Asked about a flight control problem on December 8, 2020, that led to an uncommanded pitch event, Fleming insisted the crew maintained control during the entire incident and that the company quickly understood the nature of the problem and solved it with a software change.
“There are always issues that you find on the airplane, any airplane, even after they're certified, and you go through the test program and you find things, and that's why you conduct test programs—to make sure that you go out and you find things,” he said.
“So I don't want to give anybody the impression here that we're pointing fingers at the regulatory process as being all driver of what's happening here…I would tell you that when moved the airplane program, it wasn’t just the regulatory environment. It did have to do with our ability to complete some of the work that we needed to do in that environment on the processes.”

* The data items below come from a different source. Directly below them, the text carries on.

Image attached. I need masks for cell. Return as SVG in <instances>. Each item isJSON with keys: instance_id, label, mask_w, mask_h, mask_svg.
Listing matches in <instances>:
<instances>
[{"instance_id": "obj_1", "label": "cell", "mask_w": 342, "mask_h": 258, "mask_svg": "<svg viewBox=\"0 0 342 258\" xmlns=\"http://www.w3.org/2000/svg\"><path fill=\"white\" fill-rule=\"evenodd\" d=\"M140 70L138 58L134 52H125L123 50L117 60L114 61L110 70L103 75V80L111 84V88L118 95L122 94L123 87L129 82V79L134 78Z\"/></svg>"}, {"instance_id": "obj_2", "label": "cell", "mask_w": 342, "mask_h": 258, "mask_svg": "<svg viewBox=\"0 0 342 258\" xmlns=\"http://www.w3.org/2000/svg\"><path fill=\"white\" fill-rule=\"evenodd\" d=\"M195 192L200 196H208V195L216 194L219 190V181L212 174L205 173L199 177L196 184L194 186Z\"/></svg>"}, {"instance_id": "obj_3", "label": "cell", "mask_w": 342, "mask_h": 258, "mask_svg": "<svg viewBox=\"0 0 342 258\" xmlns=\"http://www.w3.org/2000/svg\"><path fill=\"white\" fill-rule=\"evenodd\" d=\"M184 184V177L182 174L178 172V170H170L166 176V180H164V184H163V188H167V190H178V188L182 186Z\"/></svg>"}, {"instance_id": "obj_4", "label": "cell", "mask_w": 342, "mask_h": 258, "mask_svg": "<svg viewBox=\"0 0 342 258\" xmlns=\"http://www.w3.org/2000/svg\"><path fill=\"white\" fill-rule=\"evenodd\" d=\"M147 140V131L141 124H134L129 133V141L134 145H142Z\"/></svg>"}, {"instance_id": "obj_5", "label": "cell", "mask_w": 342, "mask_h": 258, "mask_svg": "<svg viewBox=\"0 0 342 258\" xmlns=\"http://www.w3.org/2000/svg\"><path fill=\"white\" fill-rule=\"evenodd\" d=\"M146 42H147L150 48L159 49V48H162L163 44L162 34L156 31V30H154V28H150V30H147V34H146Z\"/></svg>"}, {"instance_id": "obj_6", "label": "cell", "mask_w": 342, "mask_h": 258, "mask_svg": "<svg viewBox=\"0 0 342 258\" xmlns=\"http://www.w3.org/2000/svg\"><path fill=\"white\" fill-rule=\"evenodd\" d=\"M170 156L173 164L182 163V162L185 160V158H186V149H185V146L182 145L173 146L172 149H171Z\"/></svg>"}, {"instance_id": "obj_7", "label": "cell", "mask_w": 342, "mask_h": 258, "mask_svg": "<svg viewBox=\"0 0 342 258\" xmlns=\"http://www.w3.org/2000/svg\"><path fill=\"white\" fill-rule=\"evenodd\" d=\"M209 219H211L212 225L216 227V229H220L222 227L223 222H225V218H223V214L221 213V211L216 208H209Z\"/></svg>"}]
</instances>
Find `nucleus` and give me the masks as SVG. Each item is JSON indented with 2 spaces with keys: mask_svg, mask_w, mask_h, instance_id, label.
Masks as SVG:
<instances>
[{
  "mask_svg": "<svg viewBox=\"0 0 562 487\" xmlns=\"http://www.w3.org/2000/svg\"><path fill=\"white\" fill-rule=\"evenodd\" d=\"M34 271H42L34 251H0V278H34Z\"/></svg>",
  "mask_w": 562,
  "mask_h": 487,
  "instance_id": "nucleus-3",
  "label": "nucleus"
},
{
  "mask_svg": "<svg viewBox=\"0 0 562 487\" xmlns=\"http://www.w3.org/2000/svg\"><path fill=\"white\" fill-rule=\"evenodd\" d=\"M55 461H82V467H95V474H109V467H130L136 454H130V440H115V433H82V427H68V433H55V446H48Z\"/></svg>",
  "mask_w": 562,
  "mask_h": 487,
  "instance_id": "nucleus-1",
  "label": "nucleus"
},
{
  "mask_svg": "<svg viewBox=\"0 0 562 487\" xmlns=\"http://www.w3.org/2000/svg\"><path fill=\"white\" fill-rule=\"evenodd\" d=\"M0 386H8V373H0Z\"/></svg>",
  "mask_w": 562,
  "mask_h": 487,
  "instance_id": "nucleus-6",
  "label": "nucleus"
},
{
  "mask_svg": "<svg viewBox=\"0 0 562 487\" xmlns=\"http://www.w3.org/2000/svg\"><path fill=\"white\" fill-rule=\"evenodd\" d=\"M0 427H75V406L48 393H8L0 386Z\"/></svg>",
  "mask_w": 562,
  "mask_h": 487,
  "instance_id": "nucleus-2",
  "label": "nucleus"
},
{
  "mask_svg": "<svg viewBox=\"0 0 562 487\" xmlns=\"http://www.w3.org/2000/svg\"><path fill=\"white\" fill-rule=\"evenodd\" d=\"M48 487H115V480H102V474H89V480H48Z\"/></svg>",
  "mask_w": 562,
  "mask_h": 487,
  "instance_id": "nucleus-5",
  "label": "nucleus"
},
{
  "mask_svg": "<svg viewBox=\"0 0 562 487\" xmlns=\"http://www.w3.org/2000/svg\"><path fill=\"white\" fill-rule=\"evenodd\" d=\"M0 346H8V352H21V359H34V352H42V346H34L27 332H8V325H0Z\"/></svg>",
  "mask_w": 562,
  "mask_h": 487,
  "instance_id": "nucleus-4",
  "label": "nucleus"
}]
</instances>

Separately, Fleming reported that the smallest member of the 737 Max family, the Max 7, had completed flight testing last year but that Boeing continues to conduct documentation work to satisfy the ACSSA legislation. “We’re in the process of working through all of the documentation requirements to provide the FAA,” he noted. “Service ready activity is already underway and by virtue of the fact that it’s nearly identical to the 737-8 and -9, we expect it to go into service and perform just like [those airplanes].”